Closed disposable sterile systems for WBC labelling

The recent availability of a closed disposable sterile system (Leukokit; GE Healthcare, Little Chalfont, UK) for WBC separation and labelling offers an additional advantage for operator protection and for avoiding sample contamination. It is a licensed medical device distributed worldwide that may allow simplification of the required infrastructure, although to date there is no defined legislation for the use of this type of product in a different way from that of open systems. The kit includes a sterile GMP-produced vial of anticoagulant agent (ACD-A), a vial of 10% HES and a vial of PBS for cell washing and resuspension, thus avoiding possible causes of contamination of the labelled product.

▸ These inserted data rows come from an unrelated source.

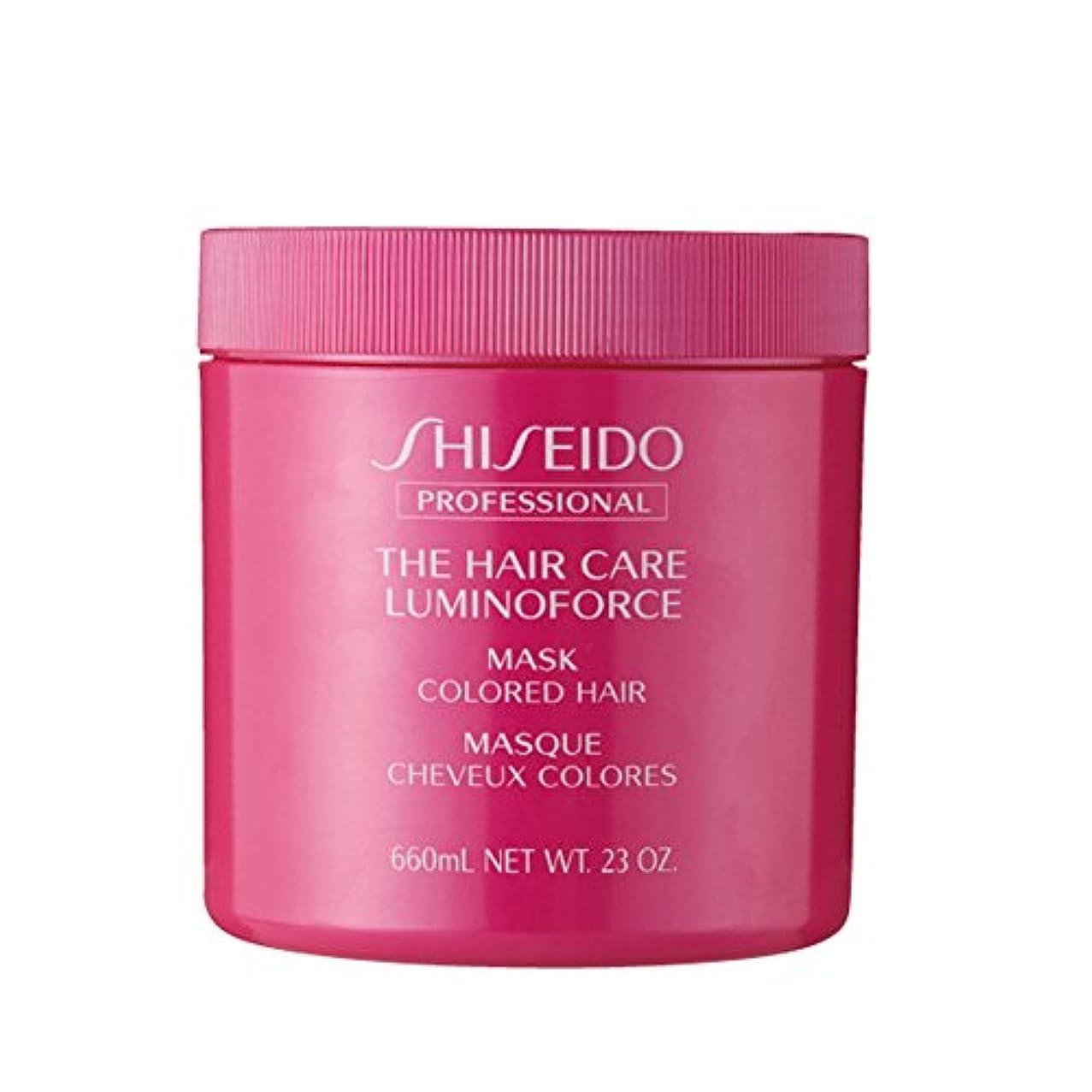 バング異常中庭資生堂 THC ルミノフォースマスク 680g ×3個 セットヘアカラーを繰り返したごわついた髪を、芯からしなやかでつややかな髪へSHISEIDO LUMINOFORCE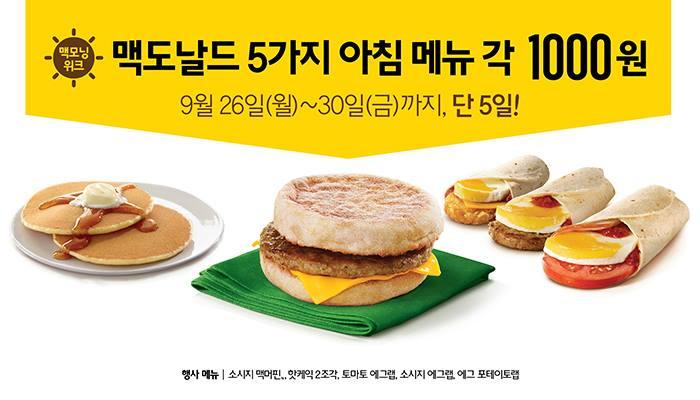 Hamburger, pancake ở McDonald's
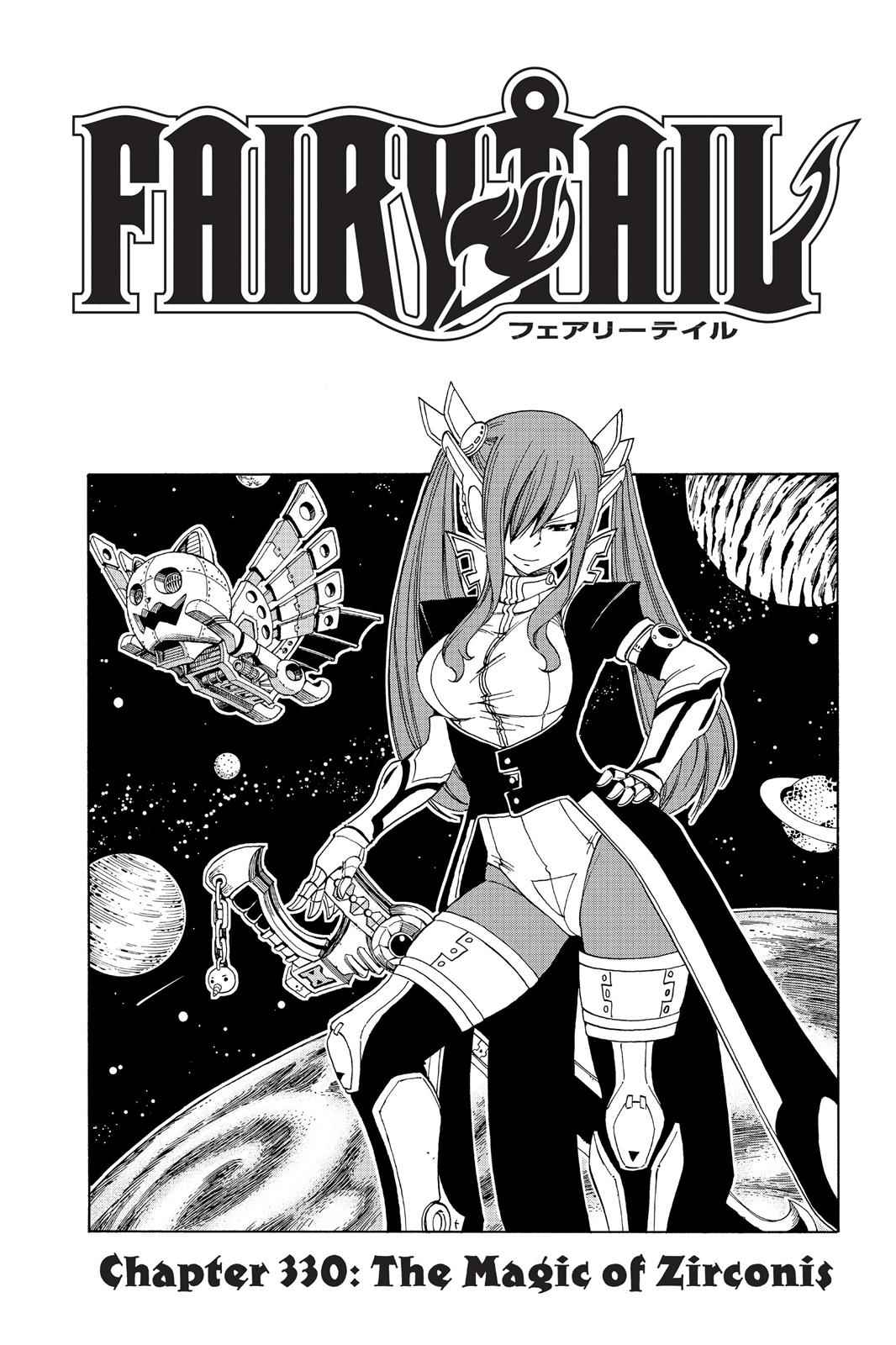 Fairy Tail Chapter 330 Page 1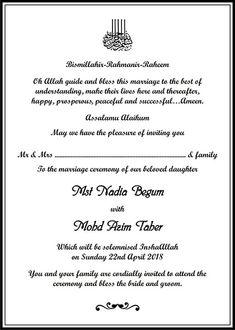 21 Best Muslim Wedding Cards Images Wedding Cards Muslim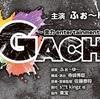 ふぉ~ゆ~「GACHI~全力entertainment 4U~」GACHIというジャンル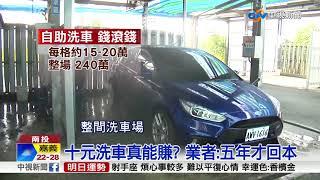 十元洗車真能賺? 業者:五年才回本│中視新聞 20171102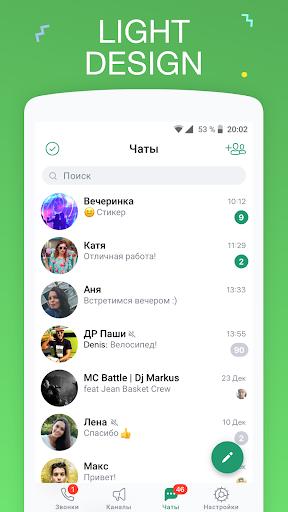 ICQ Messenger screenshot 3
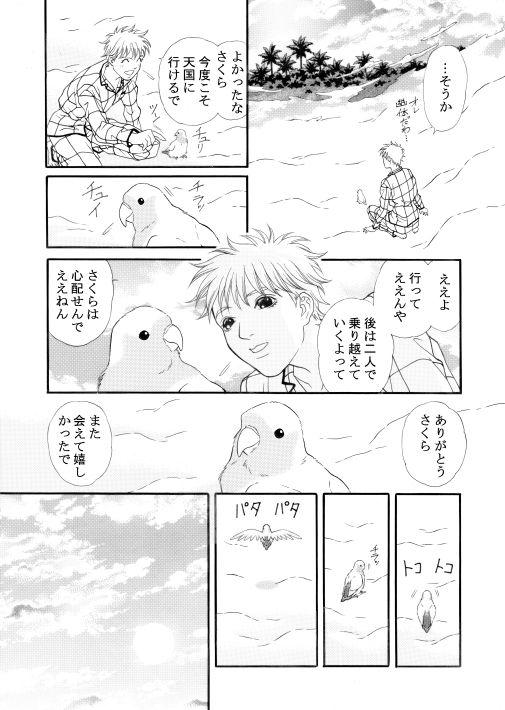 漫画/楽園の小鳥 30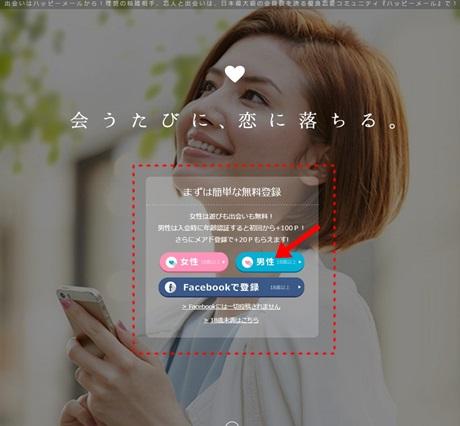 ハッピーメール無料登録方法性別選択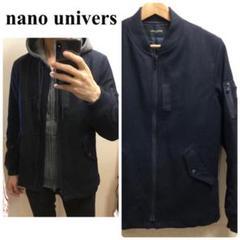 "Thumbnail of ""nano universMA-1フライトジャケットネイビーコート"""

Procedure and personnel validation

The WBC labelling process must be simulated for validation of the process prior to starting clinical studies in a specific laboratory. It is recommended that the requirements for the validation procedure are more strict than those for regular quality control. The validation procedure should include control of LE (>50%), sterility test (negative), pyrogenicity (absent), viability of cells (>98%), cell subset recovery test (in final cell suspension erythrocyte/WBC ratio <3) and measurement of in vitro cell efflux of 99mTc within the first hour after labelling (<10%). Sterility tests can be done with media fills or using different culture media. Tests may vary considerably and may include bacterial growth medium (e.g. agar) plates for environmental monitoring as well as hand-wash plates for hand-wash validation.

Procedure and personnel validation should be performed at least three times for each new operator prior to initiation of clinical studies and should be repeated at regular intervals (suggested every 6 months) and after any significant change in the method or reagents.